Importers of textiles and apparel urged Congress and the Obama administration to avoid unilateral actions that could upset trade with China, saying a "collaborative" approach would be more productive. Julia K. Hughes, president of the U.S. Association of Importers of Textiles and Apparel, said threats of unilateral action risk escalating problems when the United States needs to be focused on fixing them. She added: "The Administration, along with the leadership of other trading partners, should be working hand in hand with China to expand consumer demand there and further open that market as a primary strategy for reducing both the bilateral and global trade deficit China."
Hughes contends that an increase in the value of China's currency is not going to solve the U.S. trade deficit, pointing out that supply chains are global, and imports from other countries would fill any void.The National Retail Federation (NRF), whose members are the largest importers of textiles and apparel, filed a statement with the committee calling for "prudence and thoughtfulness" in dealing with China trade issues.
The NRF acknowledged that there are "serious and legitimate issues with China" including inadequate protection of intellectual property rights, proliferating market access barriers, the need for a monetary system that allows for more flexible exchange rates and a fully convertible currency; and ensuring that China abides by its obligations under international trade rules. The retailers recommend using diplomatic means and the use of multilateral mechanisms to address those problems, and they say Congress should not support what they call "unilateral and unproductive and WTO illegal restrictions on imports of Chinese goods."
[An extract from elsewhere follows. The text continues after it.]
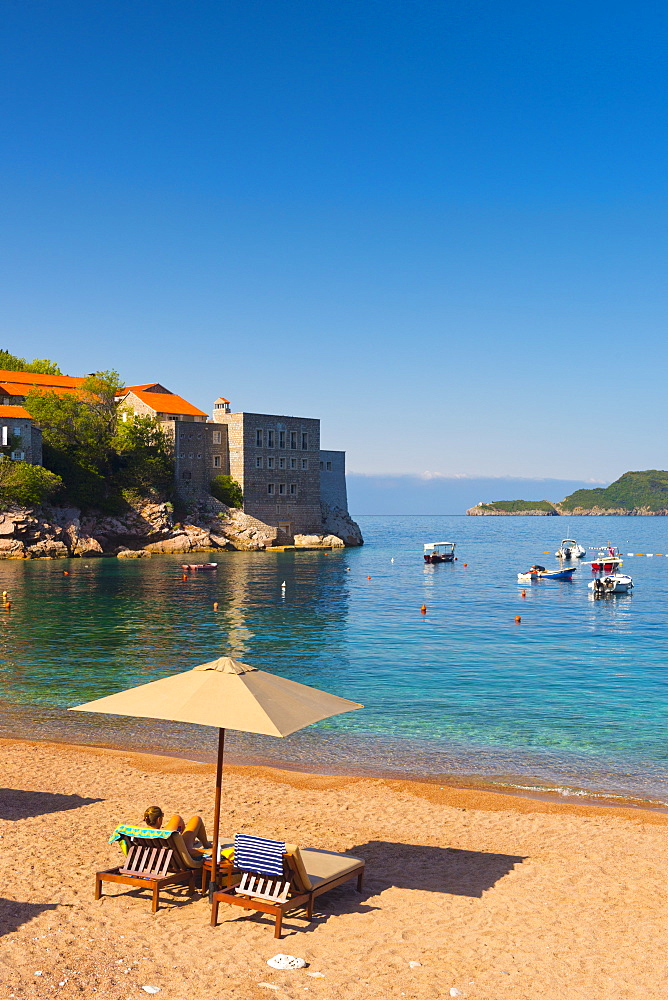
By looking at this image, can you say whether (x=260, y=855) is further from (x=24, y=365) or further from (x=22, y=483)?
(x=24, y=365)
When the hearing was announced, the National Council of Textile Organizations (NCTO) issued a news release applauding Rep. Levin for conducting the hearing and citing what it sees as major problems with Chinese currency manipulation. NCTO President Cass Johnson said: "China's currency policy does nothing more than flood markets of countries like the United States with artificially cheap imports, creating dangerous trade deficits, surging overseas debt, massive job losses and continuing erosion of the manufacturing base." Johnson said his organization strongly supports the Currency Exchange Rate Oversight Act of 2010.
A coalition of U.S. fiber and textile manufacturers is planning to file written testimony prior to the April 7 deadline for submitting comments.